Yes. That’s what inspiration is, the infusing of spirit.

All right. So, Pride?

In everything that follows, remember, we are examining traditions to see what they may have set out for us that may be of use to us as we try to make sense of our world, our time. You care less about how they came to their conclusions, or even what these signposts meant to them, than what they point us to, today (whatever “today” this is read from, here and now). Scripture, like any other set of words, is to spark, to set off sparks, not to lay down the law. What we make of scripture, as of anything else, is what reaction it sets off within us, remembering that we are as divine and as human as scripture and those who wrote scripture.

So when we come to Pride, for instance, we don’t care so much what it meant to others – even to those who formulated their conclusions from their experience guided by their own connection to their larger beings. The use we make of these ideas may (or may not, but may) be very different. They may lead us to conclusions very different from, even antagonistic to, that of their authors. No matter. The divine spark is as alive in you as it was in them, and that is what will lead you today.

All this is to explain why we will examine traditional signposts in ways that may have nothing to do with the context in which they have long been formulated. Those still living inside those traditions – that is, those for whom these traditions remain alive – may think we are doing violence to them, but that cannot be helped. It does no good to attempt to compel an attitude; it must spring up by reaction to what is said, if at all.

I have been accused of “twisting scripture” in my time when I attempted to express my own understanding of things traditionally understood in other ways.

Well, prepare to experience it again! But it didn’t kill Emerson and it won’t kill you.

So – Pride.

We aren’t stalling. Context is important! Very well, let’s begin. Remembering your definitions of who and what 3D compound beings are, how can Pride be said to be an obstacle to whatever such beings are here to accomplish?

What I get is that it reinforces a sense of separation.

Remember the fable of the fallen angels. Lucifer – light-bearer – the most beautiful of the unitary beings, is said to have refused to serve compound beings. Non serviam: I will not serve. What do you suppose that means to you, to your life, to your journey?

Are we to take it as history?

It is always a huge mistake to read mythology or fable or scripture as if it were fact when it is written or spoken to convey truth. An unorthodox but perhaps illuminating comparison would be to a dream. Dreams are not fact, but they tell truth by illustrating it in a story. At least, that’s what some of them do; that’s how some of them may be seen. Take scripture and, more than that, take religious and spiritual stories as dreams, clothing truths in stories in order to clarify them. Thus, the apple in the garden; it is a way of making memorable a psychological truth. Thus, Lucifer refusing to serve. Forget what Milton made of the story; return to essentials.

Always, in such matters, ask “How does this story apply to me, here, now?” And don’t forget that sometimes, many times even, it may not.

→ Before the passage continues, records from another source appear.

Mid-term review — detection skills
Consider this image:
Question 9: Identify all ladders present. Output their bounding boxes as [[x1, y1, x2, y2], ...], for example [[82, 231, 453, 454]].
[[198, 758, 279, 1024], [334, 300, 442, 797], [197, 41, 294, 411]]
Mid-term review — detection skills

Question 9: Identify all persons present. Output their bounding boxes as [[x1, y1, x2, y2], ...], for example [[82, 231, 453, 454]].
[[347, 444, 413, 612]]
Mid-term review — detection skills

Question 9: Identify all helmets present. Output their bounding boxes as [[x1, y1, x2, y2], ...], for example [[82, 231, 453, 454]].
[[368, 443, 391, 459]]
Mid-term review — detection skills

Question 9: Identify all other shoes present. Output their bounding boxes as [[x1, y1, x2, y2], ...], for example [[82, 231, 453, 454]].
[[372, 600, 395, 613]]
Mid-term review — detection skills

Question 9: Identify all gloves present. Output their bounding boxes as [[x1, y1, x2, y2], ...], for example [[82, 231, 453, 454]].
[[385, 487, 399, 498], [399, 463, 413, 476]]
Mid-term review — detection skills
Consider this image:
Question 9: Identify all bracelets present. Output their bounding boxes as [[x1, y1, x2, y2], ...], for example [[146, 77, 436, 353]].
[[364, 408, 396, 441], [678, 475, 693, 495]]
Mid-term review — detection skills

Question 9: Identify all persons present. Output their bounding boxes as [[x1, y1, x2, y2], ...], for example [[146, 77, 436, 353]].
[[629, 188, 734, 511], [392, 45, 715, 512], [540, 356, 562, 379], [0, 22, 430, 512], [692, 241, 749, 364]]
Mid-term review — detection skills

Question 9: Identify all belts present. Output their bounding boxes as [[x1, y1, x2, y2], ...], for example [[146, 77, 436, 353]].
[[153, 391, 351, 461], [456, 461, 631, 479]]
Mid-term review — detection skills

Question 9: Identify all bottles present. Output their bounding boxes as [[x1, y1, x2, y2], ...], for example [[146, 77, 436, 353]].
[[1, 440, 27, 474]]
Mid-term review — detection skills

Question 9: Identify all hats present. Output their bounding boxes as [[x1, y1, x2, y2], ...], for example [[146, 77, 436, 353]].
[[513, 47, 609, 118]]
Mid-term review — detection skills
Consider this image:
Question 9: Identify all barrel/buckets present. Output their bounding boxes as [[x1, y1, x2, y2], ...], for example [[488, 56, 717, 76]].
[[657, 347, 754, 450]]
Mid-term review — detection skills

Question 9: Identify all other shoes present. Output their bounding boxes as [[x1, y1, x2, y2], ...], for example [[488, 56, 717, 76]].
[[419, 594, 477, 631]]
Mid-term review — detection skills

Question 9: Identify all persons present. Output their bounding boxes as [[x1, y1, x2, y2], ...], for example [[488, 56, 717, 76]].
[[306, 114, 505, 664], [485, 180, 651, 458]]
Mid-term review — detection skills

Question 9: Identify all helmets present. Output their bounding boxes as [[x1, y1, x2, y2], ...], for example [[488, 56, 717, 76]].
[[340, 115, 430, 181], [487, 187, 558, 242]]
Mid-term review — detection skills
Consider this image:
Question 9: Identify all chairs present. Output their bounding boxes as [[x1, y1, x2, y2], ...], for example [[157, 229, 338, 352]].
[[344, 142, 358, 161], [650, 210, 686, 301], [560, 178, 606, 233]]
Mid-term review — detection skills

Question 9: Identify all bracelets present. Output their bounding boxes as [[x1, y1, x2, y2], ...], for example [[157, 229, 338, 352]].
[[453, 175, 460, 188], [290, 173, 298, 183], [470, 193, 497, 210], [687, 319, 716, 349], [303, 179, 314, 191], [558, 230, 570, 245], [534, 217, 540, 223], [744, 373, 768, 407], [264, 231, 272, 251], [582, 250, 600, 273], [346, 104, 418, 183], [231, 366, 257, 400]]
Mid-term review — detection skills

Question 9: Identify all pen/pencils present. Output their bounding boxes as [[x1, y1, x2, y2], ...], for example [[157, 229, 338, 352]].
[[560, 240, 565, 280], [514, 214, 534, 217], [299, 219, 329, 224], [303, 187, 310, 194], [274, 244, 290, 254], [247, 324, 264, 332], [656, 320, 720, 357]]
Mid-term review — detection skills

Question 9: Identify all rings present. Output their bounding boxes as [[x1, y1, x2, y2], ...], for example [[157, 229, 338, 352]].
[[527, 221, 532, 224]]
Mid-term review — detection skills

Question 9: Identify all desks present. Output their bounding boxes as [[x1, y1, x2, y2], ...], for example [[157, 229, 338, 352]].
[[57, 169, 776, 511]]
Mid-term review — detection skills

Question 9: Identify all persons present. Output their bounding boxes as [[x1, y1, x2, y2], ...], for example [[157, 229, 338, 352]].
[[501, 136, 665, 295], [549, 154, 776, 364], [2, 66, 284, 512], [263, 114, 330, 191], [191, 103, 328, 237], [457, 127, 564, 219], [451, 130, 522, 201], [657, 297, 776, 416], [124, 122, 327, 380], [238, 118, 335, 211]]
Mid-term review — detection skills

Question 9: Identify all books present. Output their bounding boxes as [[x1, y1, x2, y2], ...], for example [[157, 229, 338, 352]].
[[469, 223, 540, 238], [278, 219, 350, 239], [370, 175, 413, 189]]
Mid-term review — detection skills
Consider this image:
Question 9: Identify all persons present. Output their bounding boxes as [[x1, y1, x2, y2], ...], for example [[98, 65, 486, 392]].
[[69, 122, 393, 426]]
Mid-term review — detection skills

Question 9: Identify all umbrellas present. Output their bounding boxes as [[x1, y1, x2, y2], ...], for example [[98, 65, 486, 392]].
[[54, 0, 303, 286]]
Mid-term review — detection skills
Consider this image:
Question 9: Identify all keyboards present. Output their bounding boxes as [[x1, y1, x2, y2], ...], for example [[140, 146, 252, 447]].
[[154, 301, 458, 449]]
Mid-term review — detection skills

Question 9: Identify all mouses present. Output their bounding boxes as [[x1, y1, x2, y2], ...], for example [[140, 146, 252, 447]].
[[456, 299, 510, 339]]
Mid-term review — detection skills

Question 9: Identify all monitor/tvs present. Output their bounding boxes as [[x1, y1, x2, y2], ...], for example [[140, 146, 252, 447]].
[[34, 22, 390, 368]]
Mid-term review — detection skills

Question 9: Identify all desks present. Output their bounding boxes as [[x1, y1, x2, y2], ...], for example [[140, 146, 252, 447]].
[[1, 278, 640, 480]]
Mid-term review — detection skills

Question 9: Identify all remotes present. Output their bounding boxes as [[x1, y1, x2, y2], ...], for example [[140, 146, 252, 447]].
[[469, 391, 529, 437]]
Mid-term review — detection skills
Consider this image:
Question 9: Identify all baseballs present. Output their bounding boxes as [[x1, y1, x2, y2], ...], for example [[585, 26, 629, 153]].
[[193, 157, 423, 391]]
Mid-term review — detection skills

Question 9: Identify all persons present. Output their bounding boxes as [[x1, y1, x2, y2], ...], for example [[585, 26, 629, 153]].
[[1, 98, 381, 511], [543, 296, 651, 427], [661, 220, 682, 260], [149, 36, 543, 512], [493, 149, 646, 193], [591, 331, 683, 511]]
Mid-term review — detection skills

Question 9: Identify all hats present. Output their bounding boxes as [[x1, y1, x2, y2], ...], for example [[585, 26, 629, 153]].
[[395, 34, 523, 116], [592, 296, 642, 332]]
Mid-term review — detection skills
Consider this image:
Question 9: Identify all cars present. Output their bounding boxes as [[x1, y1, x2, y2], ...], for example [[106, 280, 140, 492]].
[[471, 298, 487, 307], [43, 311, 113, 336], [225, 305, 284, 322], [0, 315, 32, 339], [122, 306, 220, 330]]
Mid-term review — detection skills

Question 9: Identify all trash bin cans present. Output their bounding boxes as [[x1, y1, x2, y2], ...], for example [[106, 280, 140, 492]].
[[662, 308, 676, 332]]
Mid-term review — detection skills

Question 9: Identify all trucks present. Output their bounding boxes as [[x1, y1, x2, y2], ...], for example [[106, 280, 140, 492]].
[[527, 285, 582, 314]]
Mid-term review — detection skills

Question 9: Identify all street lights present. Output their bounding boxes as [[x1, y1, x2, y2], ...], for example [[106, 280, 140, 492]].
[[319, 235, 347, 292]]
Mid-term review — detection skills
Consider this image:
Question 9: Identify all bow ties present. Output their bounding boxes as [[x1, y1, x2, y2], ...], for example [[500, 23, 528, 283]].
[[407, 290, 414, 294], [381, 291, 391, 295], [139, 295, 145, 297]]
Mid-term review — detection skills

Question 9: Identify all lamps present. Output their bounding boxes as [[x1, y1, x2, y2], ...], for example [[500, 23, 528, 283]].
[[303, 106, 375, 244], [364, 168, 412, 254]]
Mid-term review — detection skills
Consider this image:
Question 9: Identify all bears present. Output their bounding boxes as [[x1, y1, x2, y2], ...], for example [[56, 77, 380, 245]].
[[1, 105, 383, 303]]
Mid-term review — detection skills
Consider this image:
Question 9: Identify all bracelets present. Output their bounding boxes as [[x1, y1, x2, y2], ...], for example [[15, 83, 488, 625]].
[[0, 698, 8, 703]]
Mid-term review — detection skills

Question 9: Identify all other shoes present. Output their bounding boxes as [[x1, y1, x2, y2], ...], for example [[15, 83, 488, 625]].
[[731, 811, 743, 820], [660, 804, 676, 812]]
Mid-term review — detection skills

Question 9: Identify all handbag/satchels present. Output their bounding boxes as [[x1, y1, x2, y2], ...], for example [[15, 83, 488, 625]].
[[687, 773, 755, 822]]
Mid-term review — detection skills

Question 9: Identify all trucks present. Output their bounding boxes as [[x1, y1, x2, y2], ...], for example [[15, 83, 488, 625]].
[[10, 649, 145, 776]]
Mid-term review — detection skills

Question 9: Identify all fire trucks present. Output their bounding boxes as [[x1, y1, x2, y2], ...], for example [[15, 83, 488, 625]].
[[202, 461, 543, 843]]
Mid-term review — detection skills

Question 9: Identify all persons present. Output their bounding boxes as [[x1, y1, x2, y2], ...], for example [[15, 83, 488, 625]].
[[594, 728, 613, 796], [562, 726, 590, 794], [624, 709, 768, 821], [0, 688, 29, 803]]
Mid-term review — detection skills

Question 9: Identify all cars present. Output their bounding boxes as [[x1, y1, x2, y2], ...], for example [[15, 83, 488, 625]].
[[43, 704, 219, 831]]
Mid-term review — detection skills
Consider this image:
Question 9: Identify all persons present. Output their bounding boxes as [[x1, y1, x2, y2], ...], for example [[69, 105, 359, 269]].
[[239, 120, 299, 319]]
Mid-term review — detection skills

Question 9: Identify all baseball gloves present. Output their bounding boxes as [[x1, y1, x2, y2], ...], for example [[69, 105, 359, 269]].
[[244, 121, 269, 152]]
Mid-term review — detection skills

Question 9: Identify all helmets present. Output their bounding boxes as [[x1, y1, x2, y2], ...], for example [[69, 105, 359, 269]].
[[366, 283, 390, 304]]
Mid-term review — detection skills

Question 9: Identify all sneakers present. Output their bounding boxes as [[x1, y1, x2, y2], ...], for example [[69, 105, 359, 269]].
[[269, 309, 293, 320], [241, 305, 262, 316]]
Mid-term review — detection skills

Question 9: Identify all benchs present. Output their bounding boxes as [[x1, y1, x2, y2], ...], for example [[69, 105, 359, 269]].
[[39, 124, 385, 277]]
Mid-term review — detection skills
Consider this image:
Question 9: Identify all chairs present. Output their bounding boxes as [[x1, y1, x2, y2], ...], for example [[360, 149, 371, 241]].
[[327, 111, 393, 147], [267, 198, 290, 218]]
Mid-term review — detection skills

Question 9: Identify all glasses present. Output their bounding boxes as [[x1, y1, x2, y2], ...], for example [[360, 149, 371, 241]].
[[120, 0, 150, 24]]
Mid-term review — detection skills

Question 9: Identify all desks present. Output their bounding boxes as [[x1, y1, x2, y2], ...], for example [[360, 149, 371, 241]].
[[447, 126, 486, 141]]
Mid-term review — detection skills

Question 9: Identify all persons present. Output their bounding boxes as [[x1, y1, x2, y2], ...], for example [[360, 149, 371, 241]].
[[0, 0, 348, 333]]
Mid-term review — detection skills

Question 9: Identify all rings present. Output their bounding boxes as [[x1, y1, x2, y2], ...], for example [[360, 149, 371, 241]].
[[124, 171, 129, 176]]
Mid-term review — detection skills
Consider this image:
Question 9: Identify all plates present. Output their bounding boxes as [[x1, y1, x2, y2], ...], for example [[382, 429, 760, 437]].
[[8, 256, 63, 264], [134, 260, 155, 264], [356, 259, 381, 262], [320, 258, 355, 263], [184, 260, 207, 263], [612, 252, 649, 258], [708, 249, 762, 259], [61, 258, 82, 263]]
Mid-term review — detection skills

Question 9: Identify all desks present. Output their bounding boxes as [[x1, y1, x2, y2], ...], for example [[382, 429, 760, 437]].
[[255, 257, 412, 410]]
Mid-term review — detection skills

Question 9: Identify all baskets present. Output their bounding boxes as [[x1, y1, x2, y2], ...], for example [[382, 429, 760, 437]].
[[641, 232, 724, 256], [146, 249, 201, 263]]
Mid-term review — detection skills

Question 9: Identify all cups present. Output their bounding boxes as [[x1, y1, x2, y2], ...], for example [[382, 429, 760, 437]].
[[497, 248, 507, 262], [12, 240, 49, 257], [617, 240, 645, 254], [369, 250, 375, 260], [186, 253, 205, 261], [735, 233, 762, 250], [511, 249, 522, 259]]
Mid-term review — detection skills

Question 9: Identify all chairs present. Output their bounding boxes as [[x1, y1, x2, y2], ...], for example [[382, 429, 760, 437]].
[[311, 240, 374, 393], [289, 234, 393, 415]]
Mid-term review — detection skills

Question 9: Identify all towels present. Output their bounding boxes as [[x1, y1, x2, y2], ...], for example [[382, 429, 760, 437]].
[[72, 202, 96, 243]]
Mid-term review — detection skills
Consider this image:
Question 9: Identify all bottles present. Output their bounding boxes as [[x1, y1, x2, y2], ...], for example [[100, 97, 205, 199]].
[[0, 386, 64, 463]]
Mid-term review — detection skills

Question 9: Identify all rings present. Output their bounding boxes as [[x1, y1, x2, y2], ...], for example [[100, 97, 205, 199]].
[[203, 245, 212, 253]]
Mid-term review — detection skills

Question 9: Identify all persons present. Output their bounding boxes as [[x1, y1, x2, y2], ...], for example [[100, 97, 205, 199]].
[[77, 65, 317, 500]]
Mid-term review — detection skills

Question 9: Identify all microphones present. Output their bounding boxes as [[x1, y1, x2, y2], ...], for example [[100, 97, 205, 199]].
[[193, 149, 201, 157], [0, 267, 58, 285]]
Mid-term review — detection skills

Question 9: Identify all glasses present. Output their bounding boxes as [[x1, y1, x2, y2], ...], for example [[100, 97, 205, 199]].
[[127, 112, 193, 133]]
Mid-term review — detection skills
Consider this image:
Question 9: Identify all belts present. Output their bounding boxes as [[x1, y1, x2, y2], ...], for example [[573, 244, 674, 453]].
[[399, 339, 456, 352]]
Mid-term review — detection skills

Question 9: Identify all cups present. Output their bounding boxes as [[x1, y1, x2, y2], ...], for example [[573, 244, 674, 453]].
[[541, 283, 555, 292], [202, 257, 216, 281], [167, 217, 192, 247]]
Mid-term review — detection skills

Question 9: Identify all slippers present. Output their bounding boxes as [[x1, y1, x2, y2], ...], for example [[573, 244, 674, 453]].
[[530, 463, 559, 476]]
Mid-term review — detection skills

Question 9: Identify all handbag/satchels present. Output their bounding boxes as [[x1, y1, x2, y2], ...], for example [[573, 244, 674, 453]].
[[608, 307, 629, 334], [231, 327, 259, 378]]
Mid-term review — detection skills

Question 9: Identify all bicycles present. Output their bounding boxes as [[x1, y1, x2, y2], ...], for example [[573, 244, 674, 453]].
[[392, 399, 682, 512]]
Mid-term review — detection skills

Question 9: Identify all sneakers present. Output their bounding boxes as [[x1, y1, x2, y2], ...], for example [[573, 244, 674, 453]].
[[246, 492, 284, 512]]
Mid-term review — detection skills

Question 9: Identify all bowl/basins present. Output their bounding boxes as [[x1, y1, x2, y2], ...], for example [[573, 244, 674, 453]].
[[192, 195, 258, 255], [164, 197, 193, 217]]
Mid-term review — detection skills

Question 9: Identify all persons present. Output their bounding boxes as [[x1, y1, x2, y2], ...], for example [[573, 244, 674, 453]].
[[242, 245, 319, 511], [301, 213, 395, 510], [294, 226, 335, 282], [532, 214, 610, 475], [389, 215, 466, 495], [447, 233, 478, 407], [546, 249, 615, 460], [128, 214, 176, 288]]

In such case, leave it until it does. When time and circumstance brings it front and center, you’ll know!

Now, there’s your hour, and although you may not think we’ve gotten very far, we’re pleased. We know you thought it was going to be one sin, one virtue, one session, and done in eleven days, but not necessarily. There’s a lot to be said, and there is not only no penalty for not finishing quickly, in some ways it’s just as well to give the material time to work on people. For that, there’s nothing better than time and reflection, as it allows deeper parts of themselves to swirl into patterns of consciousness.